Geneviève raconte
« Merci encore pour cette belle rencontre. C’est bien la première fois que je parle autant de moi ! » m’écrit Ana*. Ce message touchant fait suite à un patient tissage de relations de confiance et d’amitié. Pour un de mes reportages, j’avais proposé à Ana* de l’interviewer sur un sujet qui lui tenait à cœur. Très intimidée, elle avait d’abord refusé puis accepté de lire son texte. Mise en confiance, elle s’est surprise à évoquer pudiquement le drame familial : l’arrestation de sa mère, de son frère et de sa sœur en juillet 1942, puis leur fuite de cachette en cachette ; la disparition tragique du père de ces enfants à Auschwitz ; sa naissance après-guerre au cœur d’une famille décimée ; la mort prématurée de sa mère et leur survie dans une seule pièce au cœur de Paris.

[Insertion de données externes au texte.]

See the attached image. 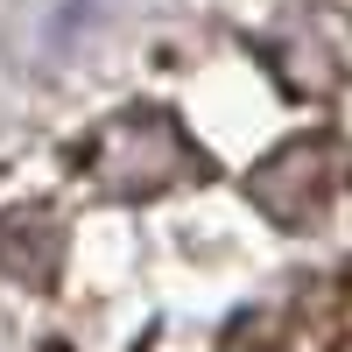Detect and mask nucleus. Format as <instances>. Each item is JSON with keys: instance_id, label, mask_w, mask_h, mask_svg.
I'll use <instances>...</instances> for the list:
<instances>
[{"instance_id": "obj_2", "label": "nucleus", "mask_w": 352, "mask_h": 352, "mask_svg": "<svg viewBox=\"0 0 352 352\" xmlns=\"http://www.w3.org/2000/svg\"><path fill=\"white\" fill-rule=\"evenodd\" d=\"M331 169H345V155L331 148V141H289L282 155H268L254 169V204L261 212H268L275 226H310L317 212H324L331 204Z\"/></svg>"}, {"instance_id": "obj_1", "label": "nucleus", "mask_w": 352, "mask_h": 352, "mask_svg": "<svg viewBox=\"0 0 352 352\" xmlns=\"http://www.w3.org/2000/svg\"><path fill=\"white\" fill-rule=\"evenodd\" d=\"M190 176H204V148L162 106H127L92 141V184L106 197H155V190L190 184Z\"/></svg>"}, {"instance_id": "obj_3", "label": "nucleus", "mask_w": 352, "mask_h": 352, "mask_svg": "<svg viewBox=\"0 0 352 352\" xmlns=\"http://www.w3.org/2000/svg\"><path fill=\"white\" fill-rule=\"evenodd\" d=\"M56 261H64V226L50 212H8L0 219V268L21 282H56Z\"/></svg>"}]
</instances>
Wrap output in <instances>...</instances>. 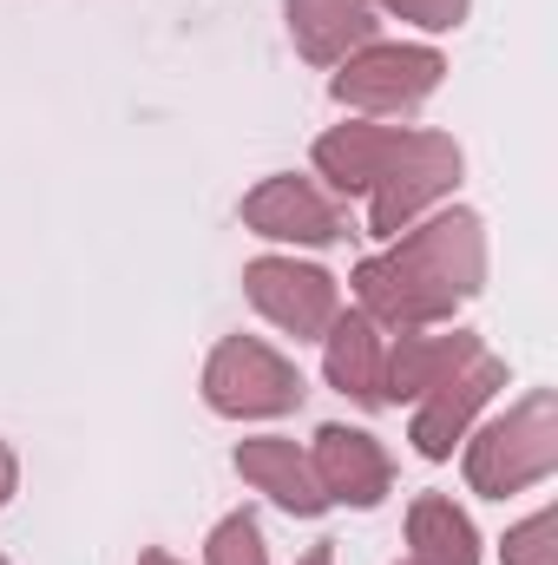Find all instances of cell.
I'll use <instances>...</instances> for the list:
<instances>
[{
  "mask_svg": "<svg viewBox=\"0 0 558 565\" xmlns=\"http://www.w3.org/2000/svg\"><path fill=\"white\" fill-rule=\"evenodd\" d=\"M486 270H493L486 224H480V211L453 204V211L408 224L388 250L362 257L348 270V289L368 322H382L388 335H408V329H447L453 309L486 289Z\"/></svg>",
  "mask_w": 558,
  "mask_h": 565,
  "instance_id": "6da1fadb",
  "label": "cell"
},
{
  "mask_svg": "<svg viewBox=\"0 0 558 565\" xmlns=\"http://www.w3.org/2000/svg\"><path fill=\"white\" fill-rule=\"evenodd\" d=\"M460 467H466V487L480 500H513L526 487H546L558 473V395L552 388H533L526 402H513L506 415L493 422H473V434L460 440Z\"/></svg>",
  "mask_w": 558,
  "mask_h": 565,
  "instance_id": "7a4b0ae2",
  "label": "cell"
},
{
  "mask_svg": "<svg viewBox=\"0 0 558 565\" xmlns=\"http://www.w3.org/2000/svg\"><path fill=\"white\" fill-rule=\"evenodd\" d=\"M204 408L224 415V422H277V415H296L309 382L302 369L277 355L264 335H224L211 355H204Z\"/></svg>",
  "mask_w": 558,
  "mask_h": 565,
  "instance_id": "3957f363",
  "label": "cell"
},
{
  "mask_svg": "<svg viewBox=\"0 0 558 565\" xmlns=\"http://www.w3.org/2000/svg\"><path fill=\"white\" fill-rule=\"evenodd\" d=\"M466 178V151L453 145V132H427V126H408L388 171L375 178L368 191V237L395 244L408 224H420L440 198H453Z\"/></svg>",
  "mask_w": 558,
  "mask_h": 565,
  "instance_id": "277c9868",
  "label": "cell"
},
{
  "mask_svg": "<svg viewBox=\"0 0 558 565\" xmlns=\"http://www.w3.org/2000/svg\"><path fill=\"white\" fill-rule=\"evenodd\" d=\"M447 79V60L433 46H401V40H368L362 53H348L329 79V99L362 113V119H395L415 113L420 99H433Z\"/></svg>",
  "mask_w": 558,
  "mask_h": 565,
  "instance_id": "5b68a950",
  "label": "cell"
},
{
  "mask_svg": "<svg viewBox=\"0 0 558 565\" xmlns=\"http://www.w3.org/2000/svg\"><path fill=\"white\" fill-rule=\"evenodd\" d=\"M244 296L270 329L296 335V342H322L329 322L342 316V282L322 264H296V257H277V250L244 264Z\"/></svg>",
  "mask_w": 558,
  "mask_h": 565,
  "instance_id": "8992f818",
  "label": "cell"
},
{
  "mask_svg": "<svg viewBox=\"0 0 558 565\" xmlns=\"http://www.w3.org/2000/svg\"><path fill=\"white\" fill-rule=\"evenodd\" d=\"M237 217H244V231H257L264 244H296V250H329V244L348 237L342 198H329L315 178H296V171H277V178H264L257 191H244Z\"/></svg>",
  "mask_w": 558,
  "mask_h": 565,
  "instance_id": "52a82bcc",
  "label": "cell"
},
{
  "mask_svg": "<svg viewBox=\"0 0 558 565\" xmlns=\"http://www.w3.org/2000/svg\"><path fill=\"white\" fill-rule=\"evenodd\" d=\"M309 473H315V487H322L329 507H355V513H375V507L395 493V460H388V447H382L368 427H348V422L315 427Z\"/></svg>",
  "mask_w": 558,
  "mask_h": 565,
  "instance_id": "ba28073f",
  "label": "cell"
},
{
  "mask_svg": "<svg viewBox=\"0 0 558 565\" xmlns=\"http://www.w3.org/2000/svg\"><path fill=\"white\" fill-rule=\"evenodd\" d=\"M506 388V362L500 355H473L453 382H440L433 395L415 402V422H408V440H415L420 460H453V447L473 434V422L486 415V402Z\"/></svg>",
  "mask_w": 558,
  "mask_h": 565,
  "instance_id": "9c48e42d",
  "label": "cell"
},
{
  "mask_svg": "<svg viewBox=\"0 0 558 565\" xmlns=\"http://www.w3.org/2000/svg\"><path fill=\"white\" fill-rule=\"evenodd\" d=\"M480 329H408L388 342V369H382V408H415L420 395H433L440 382H453L473 355H480Z\"/></svg>",
  "mask_w": 558,
  "mask_h": 565,
  "instance_id": "30bf717a",
  "label": "cell"
},
{
  "mask_svg": "<svg viewBox=\"0 0 558 565\" xmlns=\"http://www.w3.org/2000/svg\"><path fill=\"white\" fill-rule=\"evenodd\" d=\"M401 132H408V126H382V119L329 126V132L315 139V151H309V164H315V178L329 184V198H368L375 178L388 171V158H395Z\"/></svg>",
  "mask_w": 558,
  "mask_h": 565,
  "instance_id": "8fae6325",
  "label": "cell"
},
{
  "mask_svg": "<svg viewBox=\"0 0 558 565\" xmlns=\"http://www.w3.org/2000/svg\"><path fill=\"white\" fill-rule=\"evenodd\" d=\"M289 40L309 66H342L348 53H362L368 40H382V13L368 0H282Z\"/></svg>",
  "mask_w": 558,
  "mask_h": 565,
  "instance_id": "7c38bea8",
  "label": "cell"
},
{
  "mask_svg": "<svg viewBox=\"0 0 558 565\" xmlns=\"http://www.w3.org/2000/svg\"><path fill=\"white\" fill-rule=\"evenodd\" d=\"M230 467H237L270 507H282L289 520H322V513H329V500H322V487H315V473H309V454H302L296 440H282V434L237 440Z\"/></svg>",
  "mask_w": 558,
  "mask_h": 565,
  "instance_id": "4fadbf2b",
  "label": "cell"
},
{
  "mask_svg": "<svg viewBox=\"0 0 558 565\" xmlns=\"http://www.w3.org/2000/svg\"><path fill=\"white\" fill-rule=\"evenodd\" d=\"M382 369H388V329L362 309H342L322 335V375L355 408H382Z\"/></svg>",
  "mask_w": 558,
  "mask_h": 565,
  "instance_id": "5bb4252c",
  "label": "cell"
},
{
  "mask_svg": "<svg viewBox=\"0 0 558 565\" xmlns=\"http://www.w3.org/2000/svg\"><path fill=\"white\" fill-rule=\"evenodd\" d=\"M408 565H480V533L453 493H415L408 507Z\"/></svg>",
  "mask_w": 558,
  "mask_h": 565,
  "instance_id": "9a60e30c",
  "label": "cell"
},
{
  "mask_svg": "<svg viewBox=\"0 0 558 565\" xmlns=\"http://www.w3.org/2000/svg\"><path fill=\"white\" fill-rule=\"evenodd\" d=\"M204 565H270V546H264V526H257V513H224L217 526H211V540H204Z\"/></svg>",
  "mask_w": 558,
  "mask_h": 565,
  "instance_id": "2e32d148",
  "label": "cell"
},
{
  "mask_svg": "<svg viewBox=\"0 0 558 565\" xmlns=\"http://www.w3.org/2000/svg\"><path fill=\"white\" fill-rule=\"evenodd\" d=\"M500 559L506 565H558V513L552 507H539L533 520H519V526L506 533Z\"/></svg>",
  "mask_w": 558,
  "mask_h": 565,
  "instance_id": "e0dca14e",
  "label": "cell"
},
{
  "mask_svg": "<svg viewBox=\"0 0 558 565\" xmlns=\"http://www.w3.org/2000/svg\"><path fill=\"white\" fill-rule=\"evenodd\" d=\"M375 13H388V20H408L420 33H453L466 13H473V0H368Z\"/></svg>",
  "mask_w": 558,
  "mask_h": 565,
  "instance_id": "ac0fdd59",
  "label": "cell"
},
{
  "mask_svg": "<svg viewBox=\"0 0 558 565\" xmlns=\"http://www.w3.org/2000/svg\"><path fill=\"white\" fill-rule=\"evenodd\" d=\"M13 493H20V460H13V447L0 440V507H7Z\"/></svg>",
  "mask_w": 558,
  "mask_h": 565,
  "instance_id": "d6986e66",
  "label": "cell"
},
{
  "mask_svg": "<svg viewBox=\"0 0 558 565\" xmlns=\"http://www.w3.org/2000/svg\"><path fill=\"white\" fill-rule=\"evenodd\" d=\"M296 565H335V540H315V546H309Z\"/></svg>",
  "mask_w": 558,
  "mask_h": 565,
  "instance_id": "ffe728a7",
  "label": "cell"
},
{
  "mask_svg": "<svg viewBox=\"0 0 558 565\" xmlns=\"http://www.w3.org/2000/svg\"><path fill=\"white\" fill-rule=\"evenodd\" d=\"M139 565H178V559H171L164 546H151V553H139Z\"/></svg>",
  "mask_w": 558,
  "mask_h": 565,
  "instance_id": "44dd1931",
  "label": "cell"
},
{
  "mask_svg": "<svg viewBox=\"0 0 558 565\" xmlns=\"http://www.w3.org/2000/svg\"><path fill=\"white\" fill-rule=\"evenodd\" d=\"M0 565H7V559H0Z\"/></svg>",
  "mask_w": 558,
  "mask_h": 565,
  "instance_id": "7402d4cb",
  "label": "cell"
}]
</instances>
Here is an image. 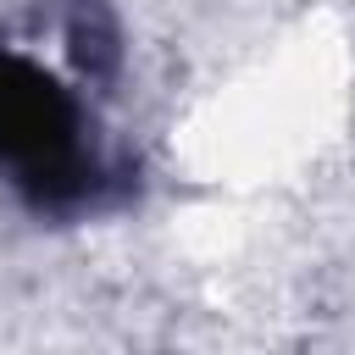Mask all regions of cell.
Returning a JSON list of instances; mask_svg holds the SVG:
<instances>
[{"label":"cell","mask_w":355,"mask_h":355,"mask_svg":"<svg viewBox=\"0 0 355 355\" xmlns=\"http://www.w3.org/2000/svg\"><path fill=\"white\" fill-rule=\"evenodd\" d=\"M0 161L17 166V183L33 205L67 211L89 200L94 166L78 150V105L33 61H0Z\"/></svg>","instance_id":"6da1fadb"},{"label":"cell","mask_w":355,"mask_h":355,"mask_svg":"<svg viewBox=\"0 0 355 355\" xmlns=\"http://www.w3.org/2000/svg\"><path fill=\"white\" fill-rule=\"evenodd\" d=\"M67 44H72V61H78L83 78H111V72H116L122 44H116V22H111L105 0H72Z\"/></svg>","instance_id":"7a4b0ae2"}]
</instances>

À cette époque, on préfère honorer les héros de la Résistance et des combats plutôt que de prendre soin de ceux qui sont revenus de l’Horreur. Le silence qui entoure les survivants de la Shoah est oppressant, insupportable. Dans certaines familles, on ne peut plus évoquer le nom de l’Éternel et encore moins son identité de fils ou fille d’Israël. La plupart des personnes Juives que vous rencontrez aujourd’hui sont issues de ce drame absolu. « Consolez, consolez mon peuple ! » nous enjoint l’Éternel, « parlez au cœur de Jérusalem. » Esaïe 40.1-2. Oui, écoutez son histoire et parlez à son cœur.